Hi, This is a great instructable. Any chance you could post an instructable on details of the rest of your bot i.e. the chips you used and how to program them. Also how did you power the whole thing? I can't see a battery in the pics.

Great work,

Thanks

gycka (author)ofey2014-05-28

Thanks, I know that micromouse is very popular robot in the World - many students make it for learning purposes. I could make instructable how to make and program it, but, to my mind, it would be too easy for other people. As an example, if anybody from my university will see it(2nd year students make it every year and the parts are usually the same (microcontrollers and motors)), they will have to copy and paste it.
To power my robot I used 9V battery which is between 2 motors (there is perfect gap for 9V battery), so you can't see it.
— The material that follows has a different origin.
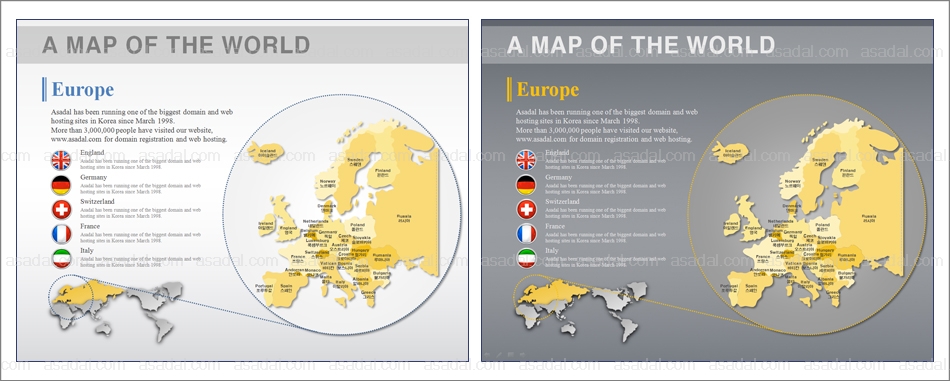 한국지도 세계지도 PPT 템플릿 1종_유럽 지도형_0009(드림피티)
ofey (author)gycka2014-06-03

Hi Gycka, thanks for the reply. I see your point and thanks for the info.
Shane

Mic100 (author)2014-05-26

2 DS PIC it well move and interact,

i made a mini robot based on an ATtiny13 is already moving and not bad for a tiny

https://www.instructables.com/id/Mini-2-wheel-robot-with-IR-sensor-weight-14gr-and-/

gycka (author)Mic1002014-05-26

Looks nice! You should check this robot controller:

http://www.pololu.com/product/1220/

Mic100 (author)gycka2014-05-29

Good for France the distributor is Lextronic

Mic100 (author)gycka2014-05-29

Thank you for the link, I'll find out if the book in France :)

Interesting but wont you only be able to tell relative distnace since the intensity of reflected light will be inconsistant between objects? Very cool though!
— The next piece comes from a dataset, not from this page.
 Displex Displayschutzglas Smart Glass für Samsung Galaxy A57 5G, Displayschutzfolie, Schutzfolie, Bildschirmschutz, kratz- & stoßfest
I am not sure if there is a relationship between distance and intensity of reflected light(I am not sure if you can derive a math formula). I used specific sensor values in my code - if the distance is between 300 and 400 that means there is a wall or vice versa.
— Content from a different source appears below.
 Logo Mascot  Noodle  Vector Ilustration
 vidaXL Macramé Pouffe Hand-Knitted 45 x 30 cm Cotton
achand8 (author)2014-05-27

Thats a nicely built bot! Awesome! Why do you need two microcontrollers? Which tyres and motors are you using? Regarding the IR sensor. Since an IR led works at 1.5 v, you could have put 3 in series and put a current limited resistor, it's more efficient than a resistor for each led. But it wont make much of a difference! BTW whats the middle PCB for?

gycka (author)achand82014-05-28

Thanks! Well, I have 2 microcontrollers (dsPIC30F4011) because one can read only 1 motor encoder data. I couldn't use different microcontroller which could do 2 motors at the same time, because of learning purposes (communication between microcontrollers etc.).
Wheels are 3D printed(40mm diameter) and I don't know what type tires are because it was provided by my university.
As I have mentioned below, I used Faulhaber DC motors. Datasheet(I am using 6V motors, 33:1 gearbox): http://www.micromo.com/micromo/DC-ENCODERS/2619_S... .
Finally, middle PCB is motor control (H-bridge), I made my micromouse in steps, so in order to avoid mistakes I split my electronics in 2 main pieces - 'motherboard' and 'motor board'.

artaex (author)2014-05-27

Wouldn't TV remotes interfere with the distance detection since they emit IR light too?

Wragie (author)artaex2014-05-27

TV remotes and most IR devices use codes to discriminate from natural or man made interference. As an example it has to eliminate the single largest and most powerful source aka the sun, or eliminate any 60 or 50hz signals from light bulbs or other light sources. Having typed that I can't think of an example string to show you but they are pretty distinct and not found in nature, and the receiver has to get the correct code before it follows the command. You can find some of this on the data sheets for ir led transmitters.

fixfireleo (author)2014-05-27

wow, dude! awesome! now, can it cook and clean? does it matter if i feed it after dark? :P

Mic100 (author)2014-05-25

good job :=)

what microcontroler are you used for the robot

gycka (author)Mic1002014-05-25

Thanks! I had to use 2 dsPIC30F4011 - one microcontroller can read only 1 motor encoder data, and I wasn't allowed to use different microcontroller.

ASCAS (author)2014-05-25

Nice work! BTW, what motor are you using?

gycka (author)ASCAS2014-05-25

Thank you, Faulhaber DC motors were supplied by university. Datasheet(I am using 6V motors, 33:1 gearbox): http://www.micromo.com/micromo/DC-ENCODERS/2619_SR_IE2-16DFF.pdf

repkid (author)2014-05-25

Noooooooo, please don't butcher LEGO.